Pour sa part, Cyprien Gaillard qui apprécie généralement les formats réduits, opte ici pour le Polaroïd, chaque épreuve est définitive, brute, ne pouvant être retouchée, elle est unique et constitue une unité de la construction. La proposition semble simple, pourtant en jouant de l'équilibre et du déséquilibre, du réel et de l'imaginaire, le photographe questionne à la fois culture et création.
L'évolution de la technologie, la disparition du développement renforcent le principe de « photographie, un art moyen ». La multitude des clichés enregistrés à tout instant, n’est pourtant que « singerie », « imitation », prohibées déjà par les acteurs de la Renaissance. Ils s'inquiétaient de ce que « la ressemblance avec la nature » ne les éloigne de la création. De même, la photographie n'est pas uniquement un cliché instantané, copie du réel.

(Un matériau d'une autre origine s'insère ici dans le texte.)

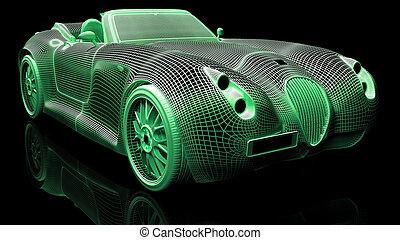 Car design, wire model
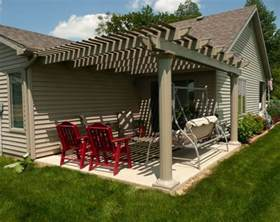 Building A Pergola Attached To House by Woodwork How To Build Attached Pergola Plans Pdf Plans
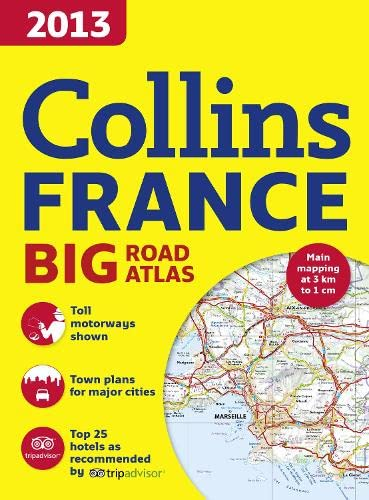 9780007487684: 2013 Collins Road Atlas France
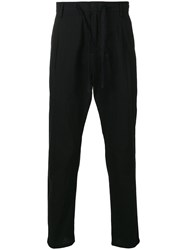 Paolo Pecora Striped Tapered Trousers Black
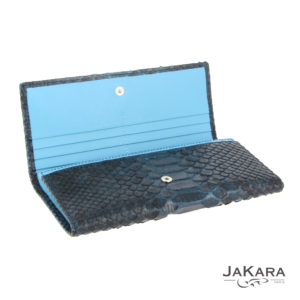 pochette python femme bleu cuir 1
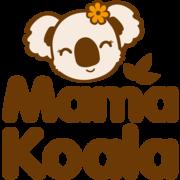 Mama Koala - Fluffrumpan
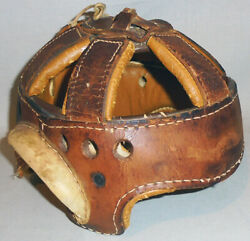 -rare- Early -stall And Dean- Antique Leather Football/hockey Spoke/harness Helmet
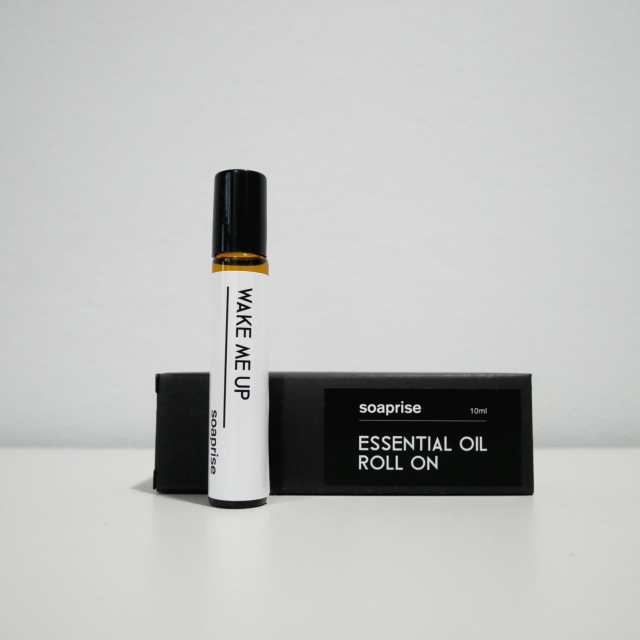 wake me up essential oil roller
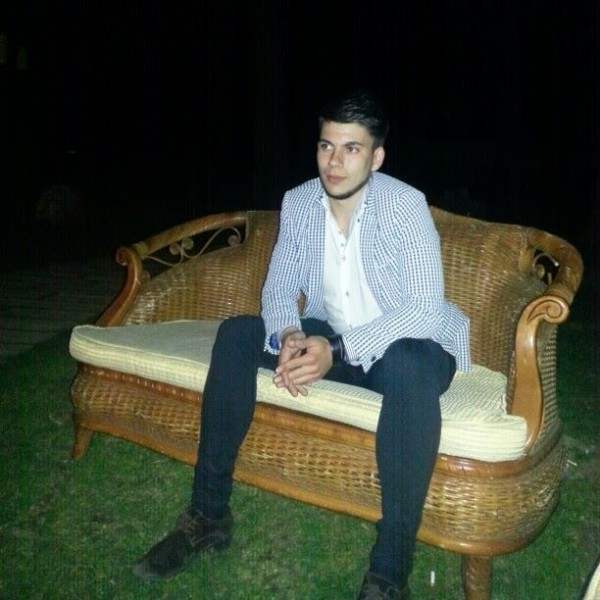 Alexarnautu, barbat, 23 ani, Iasi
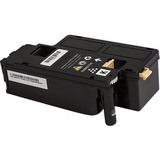 Toner Xerox Workcentre 6027 Compatible Black 2000 Paginas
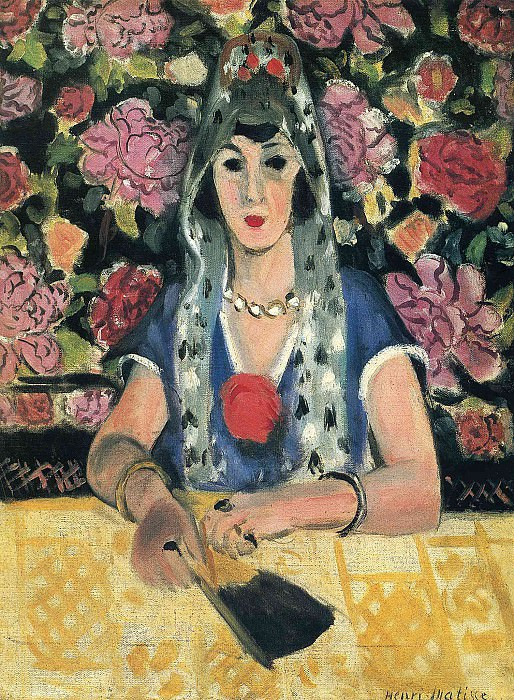 img591. Henri Matisse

C'est à l’issue d'un longue période d’élaboration, en se référant au Septième Sceau de Ingmar Bergman ou à l'Apocalypse de Saint Jean de Patmos que Pierre Reimer exprime le temps musical (8), la durée, le rythme et la sensibilité d'une pièce orchestrale. Par le choix de ses prises de vues et de leur montage, il parvient à traduire la continuité, le bruissement, les tournoiements d'une musique retenue, saccadée ou violente, il l'accompagne et protégeant sa liberté il crée son propre univers. A sa manière, Cyprien Gaillard, travaille lui aussi sur le temps, il s'agit d'une proposition différente qui repose sur les problèmes de disparition et de modification. Il entreprend de photographier villes, paysages et sites archéologiques de civilisations différentes. La collecte de ces clichés n'a pas pour objectif de reconstituer la réalité mais de façonner des mondes imaginaires. Ainsi l'accumulation de ces petites épreuves photographiques, images souvent tronquées, donne naissance à un « capriccio », l'auteur invente un univers à la Piranèse ou à la Hubert Robert.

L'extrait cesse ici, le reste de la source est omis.